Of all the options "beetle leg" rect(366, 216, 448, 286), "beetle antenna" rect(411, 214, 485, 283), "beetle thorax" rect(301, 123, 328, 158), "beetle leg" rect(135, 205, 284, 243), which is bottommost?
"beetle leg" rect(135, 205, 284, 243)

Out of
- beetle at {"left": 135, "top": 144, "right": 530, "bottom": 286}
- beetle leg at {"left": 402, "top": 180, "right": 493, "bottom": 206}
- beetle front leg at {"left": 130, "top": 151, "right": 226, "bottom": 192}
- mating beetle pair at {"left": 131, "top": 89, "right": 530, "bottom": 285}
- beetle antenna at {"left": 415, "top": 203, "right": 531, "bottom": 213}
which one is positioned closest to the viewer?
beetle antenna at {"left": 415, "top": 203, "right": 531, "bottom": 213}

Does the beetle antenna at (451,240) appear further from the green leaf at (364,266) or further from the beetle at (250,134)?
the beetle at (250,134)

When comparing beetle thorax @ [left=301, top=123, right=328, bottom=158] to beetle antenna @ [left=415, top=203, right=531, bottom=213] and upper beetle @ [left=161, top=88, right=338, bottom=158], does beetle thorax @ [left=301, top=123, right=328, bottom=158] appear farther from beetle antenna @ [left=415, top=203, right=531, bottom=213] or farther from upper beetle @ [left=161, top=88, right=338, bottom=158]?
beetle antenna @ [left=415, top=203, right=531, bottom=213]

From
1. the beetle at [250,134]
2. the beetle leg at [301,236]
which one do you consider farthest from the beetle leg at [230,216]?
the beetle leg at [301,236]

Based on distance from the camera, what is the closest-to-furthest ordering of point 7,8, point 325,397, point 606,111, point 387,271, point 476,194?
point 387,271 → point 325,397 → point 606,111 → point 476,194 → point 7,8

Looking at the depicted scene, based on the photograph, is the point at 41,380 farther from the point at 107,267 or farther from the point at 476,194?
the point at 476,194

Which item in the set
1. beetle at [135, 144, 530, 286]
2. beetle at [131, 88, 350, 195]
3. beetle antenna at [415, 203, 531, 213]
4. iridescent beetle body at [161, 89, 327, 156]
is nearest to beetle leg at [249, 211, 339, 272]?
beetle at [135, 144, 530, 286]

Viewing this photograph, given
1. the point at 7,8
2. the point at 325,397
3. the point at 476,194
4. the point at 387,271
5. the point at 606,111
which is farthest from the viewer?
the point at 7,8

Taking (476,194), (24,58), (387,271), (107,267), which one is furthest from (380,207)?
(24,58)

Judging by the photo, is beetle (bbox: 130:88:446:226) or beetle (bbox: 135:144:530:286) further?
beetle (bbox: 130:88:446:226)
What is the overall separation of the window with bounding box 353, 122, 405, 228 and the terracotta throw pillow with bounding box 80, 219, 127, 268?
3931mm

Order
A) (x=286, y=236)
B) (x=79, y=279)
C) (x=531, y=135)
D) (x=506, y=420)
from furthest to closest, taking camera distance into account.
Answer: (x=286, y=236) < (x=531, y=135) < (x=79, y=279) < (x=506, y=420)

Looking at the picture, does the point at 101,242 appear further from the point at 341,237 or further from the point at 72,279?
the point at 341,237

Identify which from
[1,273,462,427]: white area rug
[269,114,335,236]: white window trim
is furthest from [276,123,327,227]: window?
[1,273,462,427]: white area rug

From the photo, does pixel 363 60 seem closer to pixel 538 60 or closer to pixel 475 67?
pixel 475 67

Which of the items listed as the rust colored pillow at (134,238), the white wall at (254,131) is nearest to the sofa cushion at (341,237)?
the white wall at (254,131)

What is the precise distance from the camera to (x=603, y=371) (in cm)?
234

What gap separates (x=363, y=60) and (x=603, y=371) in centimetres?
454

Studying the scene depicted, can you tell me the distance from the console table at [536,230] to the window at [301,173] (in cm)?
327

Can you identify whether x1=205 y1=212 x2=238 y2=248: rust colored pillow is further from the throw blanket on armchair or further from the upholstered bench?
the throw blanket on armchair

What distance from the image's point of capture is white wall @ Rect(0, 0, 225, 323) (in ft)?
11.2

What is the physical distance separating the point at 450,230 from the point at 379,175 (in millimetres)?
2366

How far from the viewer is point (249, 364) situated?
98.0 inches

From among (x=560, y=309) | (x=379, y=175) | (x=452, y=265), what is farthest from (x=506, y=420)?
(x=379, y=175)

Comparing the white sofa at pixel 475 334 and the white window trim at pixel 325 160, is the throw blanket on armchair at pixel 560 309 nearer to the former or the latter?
--------------------------------
Request:
Extract the listing in its entirety and repeat it exactly.

Solution to the problem:
Of all the options "beetle leg" rect(366, 216, 448, 286), "beetle antenna" rect(411, 214, 485, 283), "beetle thorax" rect(301, 123, 328, 158), "beetle leg" rect(135, 205, 284, 243), which is bottommost?
"beetle leg" rect(135, 205, 284, 243)

Out of
- beetle at {"left": 135, "top": 144, "right": 530, "bottom": 286}
- beetle leg at {"left": 402, "top": 180, "right": 493, "bottom": 206}
- beetle front leg at {"left": 130, "top": 151, "right": 226, "bottom": 192}
- mating beetle pair at {"left": 131, "top": 89, "right": 530, "bottom": 285}
- beetle antenna at {"left": 415, "top": 203, "right": 531, "bottom": 213}
which one is positioned closest to the viewer?
beetle antenna at {"left": 415, "top": 203, "right": 531, "bottom": 213}

Does the beetle antenna at (451,240) appear further from the green leaf at (364,266) or further from the beetle at (250,134)?
the beetle at (250,134)

When comparing beetle thorax @ [left=301, top=123, right=328, bottom=158] to beetle antenna @ [left=415, top=203, right=531, bottom=213] and upper beetle @ [left=161, top=88, right=338, bottom=158], does beetle thorax @ [left=301, top=123, right=328, bottom=158] appear farther from beetle antenna @ [left=415, top=203, right=531, bottom=213] or farther from upper beetle @ [left=161, top=88, right=338, bottom=158]?
beetle antenna @ [left=415, top=203, right=531, bottom=213]

From
1. the beetle at [250,134]
2. the beetle leg at [301,236]
which one do you consider farthest from the beetle leg at [230,216]?
the beetle leg at [301,236]

Based on distance from the camera, what is the closest-to-furthest ordering of point 7,8, point 325,397, point 606,111, point 387,271, point 476,194?
point 387,271 → point 325,397 → point 606,111 → point 476,194 → point 7,8

Looking at the depicted scene, based on the photograph, is the point at 41,380 farther from the point at 107,267 or farther from the point at 476,194?
the point at 476,194

Which item in the set
1. beetle at [135, 144, 530, 286]
2. beetle at [131, 88, 350, 195]
3. beetle antenna at [415, 203, 531, 213]
4. iridescent beetle body at [161, 89, 327, 156]
is nearest to beetle leg at [249, 211, 339, 272]?
beetle at [135, 144, 530, 286]

Viewing this photograph, given
1. the point at 7,8
2. the point at 325,397
3. the point at 476,194
4. the point at 387,271
5. the point at 606,111
which is farthest from the viewer?
the point at 7,8

Taking (476,194), (24,58), (387,271), (107,267), which one is furthest from (380,207)?
(24,58)

Judging by the photo, is beetle (bbox: 130:88:446:226) or beetle (bbox: 135:144:530:286) further?
beetle (bbox: 130:88:446:226)
What is the overall separation of the window with bounding box 353, 122, 405, 228 and the terracotta throw pillow with bounding box 80, 219, 127, 268?
3931mm

Order
A) (x=286, y=236)
B) (x=79, y=279)
C) (x=531, y=135)
D) (x=506, y=420)
from furthest to closest, taking camera distance into account.
Answer: (x=286, y=236) < (x=531, y=135) < (x=79, y=279) < (x=506, y=420)

Looking at the picture, does the point at 101,242 appear further from the point at 341,237 or further from the point at 72,279?
the point at 341,237

Identify which from
[1,273,462,427]: white area rug
[269,114,335,236]: white window trim
is furthest from [276,123,327,227]: window?
[1,273,462,427]: white area rug

From the photo, does pixel 363 60 seem closer to pixel 538 60 or closer to pixel 475 67?
pixel 475 67

Which of the items listed as the rust colored pillow at (134,238), the white wall at (254,131) is nearest to the sofa cushion at (341,237)?
the white wall at (254,131)

What is the precise distance from the camera to (x=603, y=371) (in cm)?
234

What gap separates (x=363, y=60) and (x=603, y=371) in centimetres?
454

Studying the scene depicted, can you tell me the distance from the console table at [536,230] to the window at [301,173] (in cm)?
327

Can you identify whether x1=205 y1=212 x2=238 y2=248: rust colored pillow is further from the throw blanket on armchair or further from the upholstered bench?
the throw blanket on armchair

What distance from the image's point of capture is white wall @ Rect(0, 0, 225, 323) (in ft)?
11.2

What is the physical distance separating the point at 450,230 from the point at 379,175 (in millimetres)?
2366

How far from the viewer is point (249, 364) situated?
98.0 inches

From among (x=560, y=309) | (x=379, y=175) | (x=452, y=265), what is farthest from (x=506, y=420)?
(x=379, y=175)

Comparing the white sofa at pixel 475 334 and the white window trim at pixel 325 160, is the throw blanket on armchair at pixel 560 309 nearer to the former or the latter?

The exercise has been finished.